Time has eroded that closeness, that need for assistance, that feeling of fellowship and the human bond that comes of inter-dependency, and, as I said, “Special Meetings Round” has become a great time for the workers. The head worker in the field or, better still, the one for the whole province or state, with access to the biggest, fanciest automobile on the market, darts around here and there from airport to bus terminal to train depot picking up the arriving “dignitaries” and whisking them off to all the “approved” homes with the largest bedrooms with two double beds and en suite bathrooms with padded toilet seats, homes where the good lady of the manor has both the longest skirt and the biggest bun of hair, and where the man of the house comes in from work with all the right compliments, none of the wrong questions, and can be trusted with an extra bank account where the workers can stash their surplus scrip for use when preaching by faith proves to be a little bit impractical and a whole lot inconvenient. (After all, who knows just when one might have to make a quick visit to the mid-West or the far-East to pay a call on a sister worker under the weather with a bad back or a sore throat and is in dire need of some personal attention and a lot of T.L.C.?) Or, perhaps, these visiting guest speakers are billeted in the home where the head worker of the area has his “office” which is all fitted out with his own telephone and the latest version of fax machines.
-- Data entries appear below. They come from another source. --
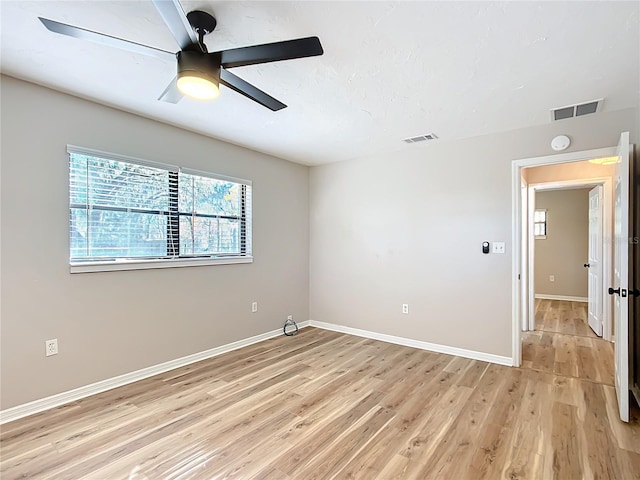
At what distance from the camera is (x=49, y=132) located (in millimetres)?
2547

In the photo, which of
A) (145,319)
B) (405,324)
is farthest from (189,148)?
(405,324)

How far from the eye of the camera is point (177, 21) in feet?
4.73

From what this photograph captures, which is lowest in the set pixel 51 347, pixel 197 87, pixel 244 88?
pixel 51 347

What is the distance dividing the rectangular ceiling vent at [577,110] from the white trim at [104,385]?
4.07 meters

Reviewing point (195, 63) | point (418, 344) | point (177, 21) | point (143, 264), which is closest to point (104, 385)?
point (143, 264)

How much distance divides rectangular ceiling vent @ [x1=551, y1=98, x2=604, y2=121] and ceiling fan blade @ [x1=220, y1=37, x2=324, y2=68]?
2490 millimetres

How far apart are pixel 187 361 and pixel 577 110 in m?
4.46

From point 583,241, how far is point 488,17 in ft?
22.8

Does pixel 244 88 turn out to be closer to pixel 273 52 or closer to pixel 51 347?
pixel 273 52

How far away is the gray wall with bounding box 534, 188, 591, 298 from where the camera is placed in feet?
22.3

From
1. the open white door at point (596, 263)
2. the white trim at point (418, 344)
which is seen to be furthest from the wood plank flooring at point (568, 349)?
the white trim at point (418, 344)

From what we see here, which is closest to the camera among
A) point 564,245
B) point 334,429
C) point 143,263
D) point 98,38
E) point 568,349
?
point 98,38

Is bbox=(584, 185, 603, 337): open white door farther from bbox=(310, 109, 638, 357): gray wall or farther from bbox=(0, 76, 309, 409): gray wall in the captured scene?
bbox=(0, 76, 309, 409): gray wall

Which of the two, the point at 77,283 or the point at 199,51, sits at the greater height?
the point at 199,51
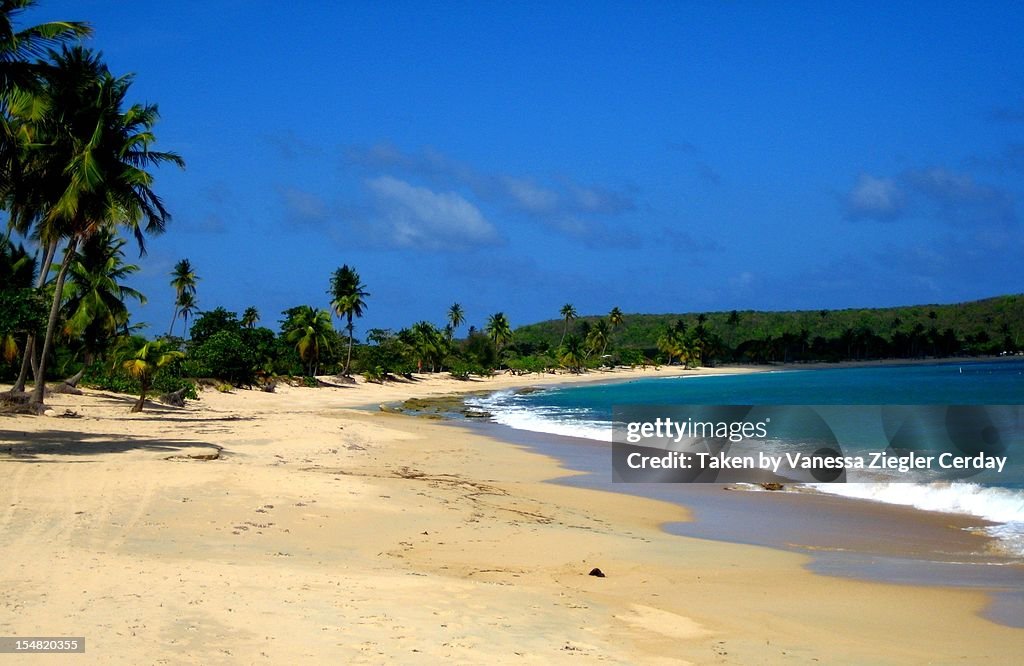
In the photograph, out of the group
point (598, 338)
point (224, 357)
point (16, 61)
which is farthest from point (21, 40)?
point (598, 338)

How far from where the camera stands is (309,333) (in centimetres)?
7069

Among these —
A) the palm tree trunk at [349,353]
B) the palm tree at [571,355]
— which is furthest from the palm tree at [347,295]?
the palm tree at [571,355]

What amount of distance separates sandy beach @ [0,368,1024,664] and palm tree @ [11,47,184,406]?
913 cm

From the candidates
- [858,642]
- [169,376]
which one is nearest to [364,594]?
[858,642]

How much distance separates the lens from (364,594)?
802 centimetres

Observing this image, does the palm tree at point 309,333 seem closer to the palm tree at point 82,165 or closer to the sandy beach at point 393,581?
the palm tree at point 82,165

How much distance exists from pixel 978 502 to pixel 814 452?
944 centimetres

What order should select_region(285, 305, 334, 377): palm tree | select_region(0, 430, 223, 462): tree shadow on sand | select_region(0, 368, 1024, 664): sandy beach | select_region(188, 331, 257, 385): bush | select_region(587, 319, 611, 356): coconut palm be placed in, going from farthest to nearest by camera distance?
select_region(587, 319, 611, 356): coconut palm → select_region(285, 305, 334, 377): palm tree → select_region(188, 331, 257, 385): bush → select_region(0, 430, 223, 462): tree shadow on sand → select_region(0, 368, 1024, 664): sandy beach

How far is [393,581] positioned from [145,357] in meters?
22.9

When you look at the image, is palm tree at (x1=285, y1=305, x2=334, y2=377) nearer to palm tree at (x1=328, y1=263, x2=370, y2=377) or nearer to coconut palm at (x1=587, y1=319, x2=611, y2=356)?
palm tree at (x1=328, y1=263, x2=370, y2=377)

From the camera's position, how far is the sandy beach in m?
6.71

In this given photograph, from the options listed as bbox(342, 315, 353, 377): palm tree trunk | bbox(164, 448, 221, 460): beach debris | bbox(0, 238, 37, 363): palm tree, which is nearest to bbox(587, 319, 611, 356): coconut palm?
bbox(342, 315, 353, 377): palm tree trunk

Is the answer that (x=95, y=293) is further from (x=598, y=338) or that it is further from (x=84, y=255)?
(x=598, y=338)

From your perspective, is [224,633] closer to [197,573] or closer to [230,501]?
[197,573]
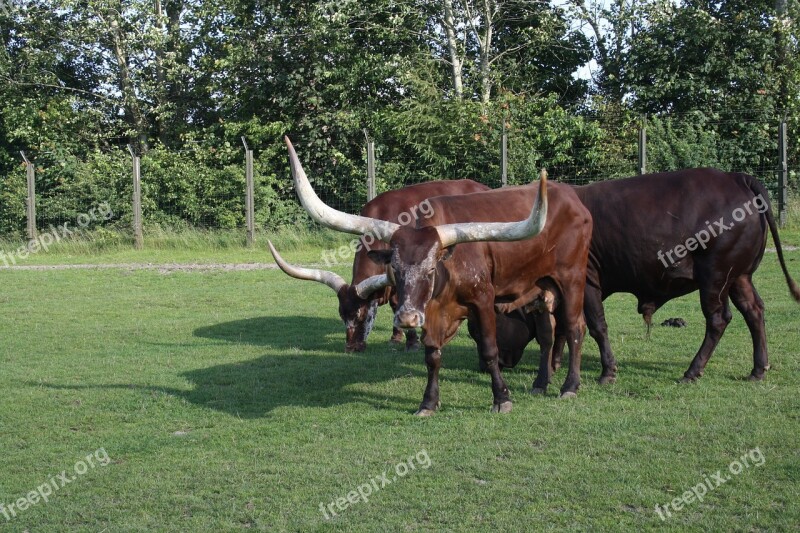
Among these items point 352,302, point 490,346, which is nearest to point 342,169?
point 352,302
I can assure you they were not brought to my humble dwelling which, when I purchased it, I had every hope that it could be used “for the work.” I went shopping and chose specially a set of twin beds with matching dresser and desk, thinking all the while how wonderful it would feel to be able to have the workers to my own place where they could rest, write, read, play the piano and generally put their feet up and feel at home, but not one of them ever came to spend a night with me. I guess what happened was that word had got around that I was “mouthing off” too much—asking too many pointed questions, you know, or questioning too closely “the Apostles’ doctrine”—and so the shunning had begun, and I was left off the list which would have been composed by the head worker's deputy or one of his lieutenants.

In the early winter of 1981 I wrote a letter to Peter Zimmerman, one of the workers who had entered the ministry the year I left and who had spent several days in Ottawa during the “Special Meetings Round” without even bothering to acknowledge me with even as much as a telephone call because, as one kindly old sister worker explained, “I think someone just forgot to put your name on the list, or perhaps they didn’t think you wanted anyone.”

Lists, indeed!

Lists! Lists! And more lists!

“What is the ‘truth’ coming to,” I wrote, “that we are reduced to being visited if and when our name happens to be placed on a list? Where is the love . . . that would prompt an individual to call on an old friend? Where is the love that would abandon lists . . . or even would cause one to wonder why certain names were not on a list?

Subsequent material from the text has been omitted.